Thursday 7 August 2014

At my desk and at my table

1/ Once when I was making my report, an image about a sunny afternoon in Nara - Japan flashed on my mind, me wearing lovely blue dress, dancing around the small streets full of sakura trees, with temples around. Once when I was checking stock for sales, an old memory emerged, the day I and my friends went to Padang Padang beach, it was fabulous, light blue sky, amazing waves, wonderful cliffs, limber boys with tanned dark skin with their boards to the beach, hopping on and off, on and off. Once when I was arranging shipping documents, I remembered walking around Coron town at noon, climbing its mountain, and playing in the meadow there. There are times like that, when I was grinding my ass that the deadly desk, the images stroke me, memories of the times I traveled. That helped me to work harder, saving money for the next trip, and somehow survived through another day sitting at the desk. Sometimes I wonder, what if I'd never taken any trip, then what could I remember to wipe the boredom away.

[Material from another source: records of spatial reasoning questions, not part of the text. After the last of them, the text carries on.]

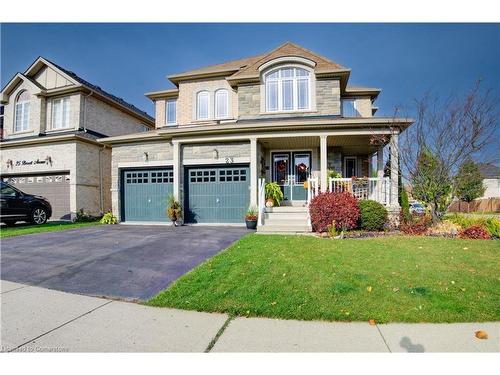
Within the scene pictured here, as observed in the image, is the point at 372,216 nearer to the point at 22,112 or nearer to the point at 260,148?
the point at 260,148

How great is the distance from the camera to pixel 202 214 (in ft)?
37.3

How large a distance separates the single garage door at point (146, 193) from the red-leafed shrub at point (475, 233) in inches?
421

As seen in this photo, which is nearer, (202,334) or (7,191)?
(202,334)

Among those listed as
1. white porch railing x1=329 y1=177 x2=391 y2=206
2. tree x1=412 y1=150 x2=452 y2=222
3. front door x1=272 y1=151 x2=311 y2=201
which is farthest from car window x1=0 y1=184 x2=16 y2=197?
tree x1=412 y1=150 x2=452 y2=222

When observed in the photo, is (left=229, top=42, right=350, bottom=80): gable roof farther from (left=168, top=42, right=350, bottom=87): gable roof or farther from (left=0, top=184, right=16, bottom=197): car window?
(left=0, top=184, right=16, bottom=197): car window

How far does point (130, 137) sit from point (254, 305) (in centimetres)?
1119

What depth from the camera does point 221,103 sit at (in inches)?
546

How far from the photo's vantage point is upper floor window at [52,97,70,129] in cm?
1506

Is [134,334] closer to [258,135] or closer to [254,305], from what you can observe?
[254,305]

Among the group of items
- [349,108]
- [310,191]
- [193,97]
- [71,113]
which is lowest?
[310,191]

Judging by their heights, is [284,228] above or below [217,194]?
below

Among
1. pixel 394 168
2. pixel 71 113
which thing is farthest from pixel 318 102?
pixel 71 113

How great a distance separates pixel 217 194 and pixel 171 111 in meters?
7.21

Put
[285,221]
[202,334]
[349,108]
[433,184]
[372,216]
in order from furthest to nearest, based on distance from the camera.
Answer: [349,108] < [285,221] < [433,184] < [372,216] < [202,334]
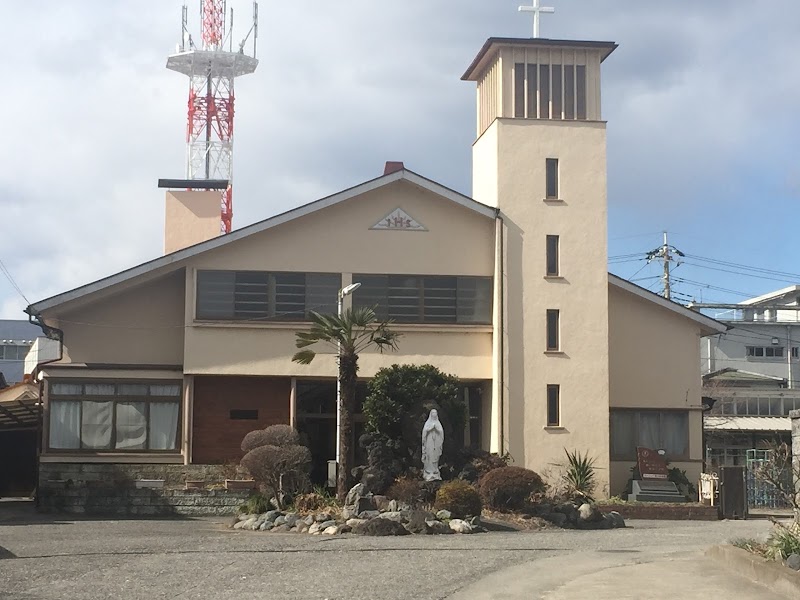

Like my mom, like many other people who never enjoy themselves on the road. Life would be a real burden, if you don't have good memories to think about.

2/ I have interviewed more people lately, and being more effective helping youngsters to find their jobs. And somehow my consulting skill gets better and better through time, and I remind from time to time the reasons why I decided to do this, to support people, guiding them, helping them through the struggle about what job to choose, about their careers and their jobs. And I realized that, opposed to my initial thought, I always like the people, I can always find the good things about them and start liking them, I feel close to them through the questions I ask, through their answers, their innocence, their purity, their inexperience. I feel good. Guess it's a job that I like. Maybe I can think seriously of a career consulting job, a coaching job. Maybe I can combine between a yoga and personal trainer with a life/career coaching job. Maybe. It's good to listen to people, feel them, speak their heart out, guide them through darkness, see their progress. I feel happy, on my own small table interviewing people at 11PM.

3/ It's 6.30 now, it's late. Usually at this time I must be on the street, buying food for dinner, after sweating time running. Actually I didn't think to write today, because I wrote more than usual yesterday, an English post, and a Vietnamese post for my friend's birthday. But now I feel like I have to write, and I don't want to lose the new habit I have created. "Writing everyday reaffirms my identity as a writer" I read that quote yesterday. So I am writing now, on my table, despite the fact that I really didn't know what to write about at the beginning. Words just flow, small thoughts reveal, I just need to note down. What makes me tired, what makes me happy. Follow the positive stuff, keep doing what I enjoy doing. Maybe just small simple steps like that, I can lead myself to the dream life I want.